=== Short exercise A ===
Summarize the exhibition text in two sentences.
=== Short exercise B ===
Turn the paragraph of the exhibition text that starts "This major photography exhibition" into a short bulleted list that keeps its main facts.
=== Short exercise C ===
Answer these questions from the exhibition text:
(i) Who supplied the text and images?
(ii) Roughly how many works does the survey show bring together?
(iii) Which featured photographer is described as South Africa's first black freelance photographer?

=== Reading text ===
Slide

‘Everything Was Moving’ – Photography from the 60s and 70s’
一切都在改變 – 20世纪六十到七十年代的攝影

Text and images by courtesy of The Barbican Art Gallery

圖文提供: 倫敦巴比肯藝術中心

13.09.2012 – 13.01.2013

This major photography exhibition tells a history of photography through the camera lens. The survey show brings together approximately 350 works, some rarely seen together with recent discoveries and many prints being exhibited for the first time in the UK.

Key figures featured include William Eccleston, David Goldblatt, Graciela Iturbide, Boris Mikhailov, Ernest Cole (South Africa’s first black freelance photographer) and Indian ‘street art’ photographer Raghubir Singh.

=== Listed records ===
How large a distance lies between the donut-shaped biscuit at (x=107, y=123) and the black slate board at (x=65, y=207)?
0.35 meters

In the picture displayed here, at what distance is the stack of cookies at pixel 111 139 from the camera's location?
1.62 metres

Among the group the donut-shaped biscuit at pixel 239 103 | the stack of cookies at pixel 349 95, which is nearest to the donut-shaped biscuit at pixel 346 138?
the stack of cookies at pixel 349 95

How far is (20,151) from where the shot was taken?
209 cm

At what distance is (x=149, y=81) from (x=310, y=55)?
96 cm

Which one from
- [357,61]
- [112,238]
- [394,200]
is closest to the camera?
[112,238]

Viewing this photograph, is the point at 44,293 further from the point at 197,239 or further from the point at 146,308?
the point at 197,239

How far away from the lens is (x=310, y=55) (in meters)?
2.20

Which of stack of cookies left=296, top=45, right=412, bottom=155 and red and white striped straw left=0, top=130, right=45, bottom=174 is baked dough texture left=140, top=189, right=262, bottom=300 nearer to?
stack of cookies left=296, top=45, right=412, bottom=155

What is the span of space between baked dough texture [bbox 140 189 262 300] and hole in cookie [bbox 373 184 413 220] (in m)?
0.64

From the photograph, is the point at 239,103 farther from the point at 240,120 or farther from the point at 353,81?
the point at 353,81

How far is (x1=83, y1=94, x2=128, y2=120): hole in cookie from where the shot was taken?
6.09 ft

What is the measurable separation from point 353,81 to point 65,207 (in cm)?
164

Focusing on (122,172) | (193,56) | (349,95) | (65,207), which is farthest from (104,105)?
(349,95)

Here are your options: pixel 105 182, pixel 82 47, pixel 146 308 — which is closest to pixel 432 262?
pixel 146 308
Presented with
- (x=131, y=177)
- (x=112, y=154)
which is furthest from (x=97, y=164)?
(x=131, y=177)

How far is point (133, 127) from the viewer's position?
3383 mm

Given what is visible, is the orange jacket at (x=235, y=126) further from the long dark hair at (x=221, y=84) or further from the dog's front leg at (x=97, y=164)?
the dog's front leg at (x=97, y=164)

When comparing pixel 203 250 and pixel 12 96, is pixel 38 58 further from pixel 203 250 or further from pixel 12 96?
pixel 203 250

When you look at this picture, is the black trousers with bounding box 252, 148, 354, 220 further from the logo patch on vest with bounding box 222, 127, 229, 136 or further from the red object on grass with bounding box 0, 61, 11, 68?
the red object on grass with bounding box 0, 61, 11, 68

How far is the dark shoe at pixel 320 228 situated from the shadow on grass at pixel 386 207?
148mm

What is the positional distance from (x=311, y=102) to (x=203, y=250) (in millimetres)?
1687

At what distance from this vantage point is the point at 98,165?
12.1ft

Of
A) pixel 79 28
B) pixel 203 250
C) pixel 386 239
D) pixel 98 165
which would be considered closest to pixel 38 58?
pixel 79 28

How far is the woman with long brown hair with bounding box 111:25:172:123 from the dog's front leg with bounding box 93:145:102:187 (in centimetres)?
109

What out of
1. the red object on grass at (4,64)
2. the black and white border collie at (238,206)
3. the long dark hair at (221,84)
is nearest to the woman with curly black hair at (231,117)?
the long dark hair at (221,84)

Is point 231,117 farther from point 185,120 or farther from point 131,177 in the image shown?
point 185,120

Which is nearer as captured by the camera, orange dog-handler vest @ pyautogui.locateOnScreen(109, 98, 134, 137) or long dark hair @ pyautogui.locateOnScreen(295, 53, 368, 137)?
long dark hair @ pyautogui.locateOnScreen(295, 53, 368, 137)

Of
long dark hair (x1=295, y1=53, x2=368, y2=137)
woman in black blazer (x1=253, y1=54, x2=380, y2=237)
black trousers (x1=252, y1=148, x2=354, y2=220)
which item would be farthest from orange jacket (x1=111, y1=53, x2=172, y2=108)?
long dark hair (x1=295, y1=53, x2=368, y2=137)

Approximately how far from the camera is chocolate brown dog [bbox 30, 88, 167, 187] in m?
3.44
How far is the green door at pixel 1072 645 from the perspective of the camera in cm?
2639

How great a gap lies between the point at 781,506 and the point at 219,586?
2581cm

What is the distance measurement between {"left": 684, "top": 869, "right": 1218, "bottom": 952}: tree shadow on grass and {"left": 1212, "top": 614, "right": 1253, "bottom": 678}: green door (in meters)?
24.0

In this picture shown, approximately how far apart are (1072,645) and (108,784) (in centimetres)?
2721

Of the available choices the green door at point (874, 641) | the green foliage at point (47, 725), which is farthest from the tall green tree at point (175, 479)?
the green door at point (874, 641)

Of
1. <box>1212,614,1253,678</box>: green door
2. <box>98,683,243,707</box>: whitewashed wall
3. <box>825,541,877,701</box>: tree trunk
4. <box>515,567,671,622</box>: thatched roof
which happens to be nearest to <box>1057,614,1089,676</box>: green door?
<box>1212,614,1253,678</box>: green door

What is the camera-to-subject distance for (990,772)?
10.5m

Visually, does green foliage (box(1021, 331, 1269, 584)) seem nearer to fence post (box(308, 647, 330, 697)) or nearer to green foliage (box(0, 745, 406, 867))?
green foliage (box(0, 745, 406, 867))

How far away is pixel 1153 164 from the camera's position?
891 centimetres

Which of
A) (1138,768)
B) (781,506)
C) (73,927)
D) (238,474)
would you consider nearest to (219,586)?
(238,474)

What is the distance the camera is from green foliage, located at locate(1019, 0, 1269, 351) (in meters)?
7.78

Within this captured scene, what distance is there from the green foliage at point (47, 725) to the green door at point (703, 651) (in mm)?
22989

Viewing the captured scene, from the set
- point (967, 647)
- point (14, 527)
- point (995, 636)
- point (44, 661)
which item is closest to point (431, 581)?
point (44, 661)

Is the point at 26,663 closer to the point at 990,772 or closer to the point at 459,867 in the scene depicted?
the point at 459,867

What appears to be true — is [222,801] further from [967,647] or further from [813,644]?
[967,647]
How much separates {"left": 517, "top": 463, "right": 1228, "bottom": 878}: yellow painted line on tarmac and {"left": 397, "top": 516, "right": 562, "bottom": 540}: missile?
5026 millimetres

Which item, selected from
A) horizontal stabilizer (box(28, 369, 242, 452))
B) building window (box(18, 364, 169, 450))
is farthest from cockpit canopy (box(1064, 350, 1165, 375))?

=== Answer A ===
The exhibition "Everything Was Moving – Photography from the 60s and 70s" is a major photography show that tells a history of photography through the camera lens. Its survey brings together approximately 350 works, many of them prints exhibited for the first time in the UK, and its key figures include David Goldblatt, Graciela Iturbide, Boris Mikhailov, Ernest Cole and Raghubir Singh.

=== Answer B ===
- A major photography exhibition telling a history of photography through the camera lens
- A survey show of approximately 350 works
- Includes rarely seen works and recent discoveries
- Many prints shown for the first time in the UK

=== Answer C ===
(i) The Barbican Art Gallery
(ii) Approximately 350
(iii) Ernest Cole